Add jenkins_failures.py script

daverigby · daverigby · commit 1acf9f4104d1 · 2020-12-03T14:39:22.000Z
Script to summarise the details of intermittent CV test failures from Jenkins. It attempts to group logically identical failure reasons together, and then outputs a list of observed failure reasons, ordered by frequency. Note: This is _very_ rough-and-ready - it "works" in that it extracts useful information from our CV jobs, but it's likely very specialised to the currently observed test failures - i.e. the filtering in filter_failed_builds() will likely need enhancing as and when tests change. Usage: ./jenkins_failures.py <USERNAME> <JENKINS_API_TOKEN> [--mode=MODE] The Jenkins API Token can be setup by logging into cv.jenkins.couchbase.com and clicking "Add New Token" from your user page (e.g. http://cv.jenkins.couchbase.com/user/daverigby/configure) Change-Id: I9262c1c8b0b3b24d740278b2dceda19bfe1480df Reviewed-on: http://review.couchbase.org/c/kv_engine/+/141148 Reviewed-by: James Harrison <james.harrison@couchbase.com> Tested-by: Dave Rigby <daver@couchbase.com>
diff --git a/scripts/jenkins_failures.py b/scripts/jenkins_failures.py
@@ -0,0 +1,284 @@
+#!/usr/bin/env python3
+
+"""Script to summarise the details of intermittent CV test failures from
+Jenkins.
+
+It attempts to group logically identical failure reasons together, and then
+outputs a list of observed failure reasons, ordered by frequency.
+
+Note: This is _very_ rough-and-ready - it "works" in that it extracts useful
+information from our CV jobs, but it's likely very specialised to the currently
+observed test failures - i.e. the filtering in filter_failed_builds() will
+likely need enhancing as and when tests change.
+
+Usage: ./jenkins_failures.py <USERNAME> <JENKINS_API_TOKEN> [--mode=MODE]
+
+The Jenkins API Token can be setup by logging into cv.jenkins.couchbase.com
+and clicking "Add New Token" from your user page
+ (e.g. http://cv.jenkins.couchbase.com/user/daverigby/configure)
+"""
+
+import argparse
+import collections
+import datetime
+import json
+import logging
+import multiprocessing
+import os
+import re
+import sys
+
+try:
+    import jenkins
+except ModuleNotFoundError as e:
+    print(
+        "{}.\n\nInstall using `python3 -m pip install python-jenkins` or similar.".format(
+            e), file=sys.stderr);
+    sys.exit(1)
+
+logging.basicConfig(level=logging.DEBUG)
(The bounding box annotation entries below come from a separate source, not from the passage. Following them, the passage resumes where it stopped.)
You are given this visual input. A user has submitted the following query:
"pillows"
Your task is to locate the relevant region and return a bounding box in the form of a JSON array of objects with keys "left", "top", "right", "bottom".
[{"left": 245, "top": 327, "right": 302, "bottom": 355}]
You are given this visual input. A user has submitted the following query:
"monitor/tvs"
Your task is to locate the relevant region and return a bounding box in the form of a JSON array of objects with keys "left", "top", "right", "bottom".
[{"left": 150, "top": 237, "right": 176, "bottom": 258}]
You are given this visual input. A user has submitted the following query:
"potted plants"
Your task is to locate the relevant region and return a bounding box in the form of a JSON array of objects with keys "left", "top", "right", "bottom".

+logging.getLogger('urllib3').setLevel(logging.ERROR)
+
+
+def init_worker(function, url, username, password):
+    """Initialise a multiprocessing worker by establishing a connection to
+    the Jenkins server at url/username/password"""
+    function.server = jenkins.Jenkins(url, username=username, password=password)
+
+
+def get_build_info(build):
+    """For the given build job and number, download the information for
+    that job from Jenkins.
+    """
+    job = build['job']
+    number = build['number']
+    depth = 5  # Minimum depth needed to fetch all the details we need.
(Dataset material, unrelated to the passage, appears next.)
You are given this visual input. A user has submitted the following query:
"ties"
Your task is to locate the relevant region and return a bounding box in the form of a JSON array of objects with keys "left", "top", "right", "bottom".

+    info = get_build_info.server.get_build_info(job, number, depth)
+    result = info['result']
+    logging.debug("Build: {}-{}: {}".format(job, number, result))
+    if not result:
+        # Job still running - skip
+        return
+    if result in ('SUCCESS', 'ABORTED'):
+        # Job succeeded or explicitly aborted - skip
+        return
+    key = job + "-" + str(number)
+    return (key, info)
+
+
+def fetch_failed_builds(server_url, username, password):
+    """For the given Jenkins server URL & credentials, fetch details of all
+    failed builds.
+    Returns a dictionary of job+build_number to build details dictionary."""
+    server = jenkins.Jenkins(server_url, username=username, password=password)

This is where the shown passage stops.